Children in France are feasting on steak, brie and carrots; in Finland schools serve beetroot salad and pea soup; in Italy: fish, pasta and two types of salad; in South Korea: broccoli, peppers, fried rice and tofu.
While countries all over the world are offering children a variety of exotic foods to dig in to for lunch, American school dinners include foods such as popcorn chicken, tinned beans and cookies as staples of the midday meal.
Sweetgreen, a US restaurant chain, released a set of comparison photographs entitled ‘School Lunches around the World’, documenting school meals from across the globe.
In their image of a UK school lunch, there are fish cakes, brussels sprouts, cabbage, rice, peas and a yogurt parfait with berries.
Highlights from their series include Greece, where they serve baked chicken over orzo, stuffed grape leaves, tomato and cucumber salad, fresh oranges and Greek yogurt with pomegranate seeds, and Spain, where lunches include sautéed shrimp over brown rice and vegetables, gazpacho, fresh peppers, bread and an orange.

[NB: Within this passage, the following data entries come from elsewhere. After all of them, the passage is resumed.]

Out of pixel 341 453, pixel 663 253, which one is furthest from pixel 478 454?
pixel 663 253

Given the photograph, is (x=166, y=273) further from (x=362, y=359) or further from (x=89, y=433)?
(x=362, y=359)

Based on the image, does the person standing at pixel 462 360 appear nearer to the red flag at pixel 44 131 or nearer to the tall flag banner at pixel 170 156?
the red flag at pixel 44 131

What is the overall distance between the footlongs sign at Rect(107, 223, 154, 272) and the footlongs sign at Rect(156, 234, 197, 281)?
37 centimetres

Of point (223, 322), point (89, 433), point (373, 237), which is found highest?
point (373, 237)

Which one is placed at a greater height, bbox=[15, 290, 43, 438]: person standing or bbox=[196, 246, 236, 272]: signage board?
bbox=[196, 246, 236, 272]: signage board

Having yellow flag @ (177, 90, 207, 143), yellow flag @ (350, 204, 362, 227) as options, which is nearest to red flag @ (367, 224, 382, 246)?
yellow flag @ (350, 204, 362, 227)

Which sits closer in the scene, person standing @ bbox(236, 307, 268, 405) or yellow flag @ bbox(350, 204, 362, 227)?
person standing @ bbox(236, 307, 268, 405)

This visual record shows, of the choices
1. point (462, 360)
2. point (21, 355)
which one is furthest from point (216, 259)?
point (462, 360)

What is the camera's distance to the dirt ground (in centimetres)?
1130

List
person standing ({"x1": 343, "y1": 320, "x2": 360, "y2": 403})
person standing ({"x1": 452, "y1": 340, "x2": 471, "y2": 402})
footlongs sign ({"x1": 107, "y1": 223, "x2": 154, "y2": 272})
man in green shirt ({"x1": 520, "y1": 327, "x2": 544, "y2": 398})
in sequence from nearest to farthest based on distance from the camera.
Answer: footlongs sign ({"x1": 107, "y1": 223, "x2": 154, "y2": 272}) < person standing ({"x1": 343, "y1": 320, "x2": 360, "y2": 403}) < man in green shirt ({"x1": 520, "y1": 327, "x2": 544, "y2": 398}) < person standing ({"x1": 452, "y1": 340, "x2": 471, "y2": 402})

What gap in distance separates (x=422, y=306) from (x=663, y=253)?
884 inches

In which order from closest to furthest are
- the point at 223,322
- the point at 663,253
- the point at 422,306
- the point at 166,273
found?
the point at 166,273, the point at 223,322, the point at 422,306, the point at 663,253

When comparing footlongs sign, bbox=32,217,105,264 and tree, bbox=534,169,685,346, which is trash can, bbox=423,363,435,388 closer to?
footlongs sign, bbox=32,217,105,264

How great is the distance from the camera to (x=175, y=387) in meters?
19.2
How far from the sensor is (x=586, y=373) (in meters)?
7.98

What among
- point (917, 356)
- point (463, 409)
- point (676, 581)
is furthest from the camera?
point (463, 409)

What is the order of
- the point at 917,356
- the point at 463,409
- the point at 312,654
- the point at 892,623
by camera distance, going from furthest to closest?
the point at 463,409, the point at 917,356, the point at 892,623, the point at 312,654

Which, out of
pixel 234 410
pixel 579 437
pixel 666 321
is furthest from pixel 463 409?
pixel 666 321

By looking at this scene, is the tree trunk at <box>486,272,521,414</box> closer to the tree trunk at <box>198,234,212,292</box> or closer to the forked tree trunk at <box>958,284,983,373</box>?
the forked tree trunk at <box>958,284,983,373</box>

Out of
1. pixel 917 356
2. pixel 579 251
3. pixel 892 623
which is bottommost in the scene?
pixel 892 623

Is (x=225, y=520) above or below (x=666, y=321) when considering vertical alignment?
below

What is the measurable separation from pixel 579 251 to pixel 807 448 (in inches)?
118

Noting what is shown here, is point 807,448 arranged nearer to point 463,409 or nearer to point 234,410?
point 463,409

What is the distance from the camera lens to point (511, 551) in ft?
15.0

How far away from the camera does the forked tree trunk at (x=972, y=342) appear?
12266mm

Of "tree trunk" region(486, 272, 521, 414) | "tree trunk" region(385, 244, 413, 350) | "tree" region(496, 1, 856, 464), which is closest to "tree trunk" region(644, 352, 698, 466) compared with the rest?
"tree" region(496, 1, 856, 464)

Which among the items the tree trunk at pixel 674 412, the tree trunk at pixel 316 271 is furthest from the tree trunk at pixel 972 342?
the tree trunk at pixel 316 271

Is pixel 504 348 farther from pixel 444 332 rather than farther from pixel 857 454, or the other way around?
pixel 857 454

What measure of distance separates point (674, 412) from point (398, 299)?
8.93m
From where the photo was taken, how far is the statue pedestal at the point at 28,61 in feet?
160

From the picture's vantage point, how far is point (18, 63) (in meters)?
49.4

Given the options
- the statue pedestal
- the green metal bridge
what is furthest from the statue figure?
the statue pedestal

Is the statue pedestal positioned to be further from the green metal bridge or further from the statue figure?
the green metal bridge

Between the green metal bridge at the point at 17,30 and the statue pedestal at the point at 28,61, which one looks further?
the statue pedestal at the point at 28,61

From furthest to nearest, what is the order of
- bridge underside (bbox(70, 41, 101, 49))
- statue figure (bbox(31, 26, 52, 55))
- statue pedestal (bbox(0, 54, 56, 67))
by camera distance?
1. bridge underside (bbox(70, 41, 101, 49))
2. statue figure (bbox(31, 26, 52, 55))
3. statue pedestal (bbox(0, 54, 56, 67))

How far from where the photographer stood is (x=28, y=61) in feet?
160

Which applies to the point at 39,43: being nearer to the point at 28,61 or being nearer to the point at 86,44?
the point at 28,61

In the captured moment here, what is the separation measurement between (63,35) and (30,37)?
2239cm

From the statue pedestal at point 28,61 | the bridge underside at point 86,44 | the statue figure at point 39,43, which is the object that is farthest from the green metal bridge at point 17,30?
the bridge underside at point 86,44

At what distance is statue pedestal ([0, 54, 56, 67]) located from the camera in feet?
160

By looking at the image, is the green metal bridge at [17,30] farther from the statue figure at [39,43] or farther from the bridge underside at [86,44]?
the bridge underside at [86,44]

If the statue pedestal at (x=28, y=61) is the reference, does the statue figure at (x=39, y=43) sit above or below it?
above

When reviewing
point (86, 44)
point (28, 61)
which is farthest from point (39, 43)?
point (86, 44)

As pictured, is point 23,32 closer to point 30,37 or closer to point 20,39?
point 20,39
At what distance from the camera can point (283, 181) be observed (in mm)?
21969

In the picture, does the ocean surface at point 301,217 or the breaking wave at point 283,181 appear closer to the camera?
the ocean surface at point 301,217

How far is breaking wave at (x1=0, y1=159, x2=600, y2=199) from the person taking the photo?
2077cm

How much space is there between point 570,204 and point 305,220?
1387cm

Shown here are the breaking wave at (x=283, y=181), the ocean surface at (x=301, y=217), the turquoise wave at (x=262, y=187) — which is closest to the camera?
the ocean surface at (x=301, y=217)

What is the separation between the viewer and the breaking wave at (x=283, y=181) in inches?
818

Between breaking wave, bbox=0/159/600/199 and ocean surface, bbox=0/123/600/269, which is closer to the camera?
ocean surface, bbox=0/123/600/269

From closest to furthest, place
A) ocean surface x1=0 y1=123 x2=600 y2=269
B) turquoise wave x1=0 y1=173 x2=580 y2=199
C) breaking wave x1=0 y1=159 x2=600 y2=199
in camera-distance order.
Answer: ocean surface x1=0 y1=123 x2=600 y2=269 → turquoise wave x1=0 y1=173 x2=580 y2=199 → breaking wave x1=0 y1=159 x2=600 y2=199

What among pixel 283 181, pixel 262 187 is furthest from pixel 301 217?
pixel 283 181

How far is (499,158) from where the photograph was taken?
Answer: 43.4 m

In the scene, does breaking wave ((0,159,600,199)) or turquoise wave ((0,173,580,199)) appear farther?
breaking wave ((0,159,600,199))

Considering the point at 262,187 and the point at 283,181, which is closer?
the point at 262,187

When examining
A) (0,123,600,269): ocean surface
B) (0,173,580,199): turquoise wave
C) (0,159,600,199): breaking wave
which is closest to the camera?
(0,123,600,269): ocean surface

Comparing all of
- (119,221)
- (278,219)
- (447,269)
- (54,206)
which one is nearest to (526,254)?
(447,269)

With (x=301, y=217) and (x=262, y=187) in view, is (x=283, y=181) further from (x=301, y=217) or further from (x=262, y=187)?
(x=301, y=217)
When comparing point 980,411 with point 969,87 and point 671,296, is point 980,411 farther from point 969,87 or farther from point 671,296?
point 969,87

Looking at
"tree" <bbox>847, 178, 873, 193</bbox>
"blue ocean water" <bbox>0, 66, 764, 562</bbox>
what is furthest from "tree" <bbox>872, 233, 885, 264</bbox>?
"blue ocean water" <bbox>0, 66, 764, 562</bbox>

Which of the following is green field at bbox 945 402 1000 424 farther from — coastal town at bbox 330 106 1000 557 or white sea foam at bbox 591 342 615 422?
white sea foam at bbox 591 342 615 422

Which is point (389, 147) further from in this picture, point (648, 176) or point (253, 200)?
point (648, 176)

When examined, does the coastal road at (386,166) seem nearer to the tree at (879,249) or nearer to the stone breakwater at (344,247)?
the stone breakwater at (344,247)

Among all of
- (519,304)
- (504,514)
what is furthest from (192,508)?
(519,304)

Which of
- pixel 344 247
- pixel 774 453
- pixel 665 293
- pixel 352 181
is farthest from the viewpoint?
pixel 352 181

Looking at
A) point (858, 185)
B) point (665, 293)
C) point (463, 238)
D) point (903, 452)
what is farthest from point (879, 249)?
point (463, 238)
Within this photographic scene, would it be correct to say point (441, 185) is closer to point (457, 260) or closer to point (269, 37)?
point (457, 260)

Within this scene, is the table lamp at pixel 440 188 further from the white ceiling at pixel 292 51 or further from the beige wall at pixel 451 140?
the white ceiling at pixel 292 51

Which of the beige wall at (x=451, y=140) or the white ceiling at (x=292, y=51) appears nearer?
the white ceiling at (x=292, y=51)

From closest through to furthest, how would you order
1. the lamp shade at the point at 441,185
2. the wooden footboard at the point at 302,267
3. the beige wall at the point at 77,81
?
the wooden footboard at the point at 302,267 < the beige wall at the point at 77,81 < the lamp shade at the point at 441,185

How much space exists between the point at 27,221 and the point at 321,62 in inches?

School lunch comparisons have also come from Martha Payne, who began the blog Never Seconds in 2012 when she was just nine. It featured daily photos of her school meal, including a health rating and mark out of ten.
The blog picked up steam when Martha's school banned her from taking photos of her lunch. The ban was eventually lifted but it encouraged hundreds of children to send photos of their school lunches to the blog.
Jamie Oliver has also been urging the UK to improve school lunches since 2005. In 2012 he said he had "lost faith" in the Government as a result of his ongoing battle over nutritional standards in schools.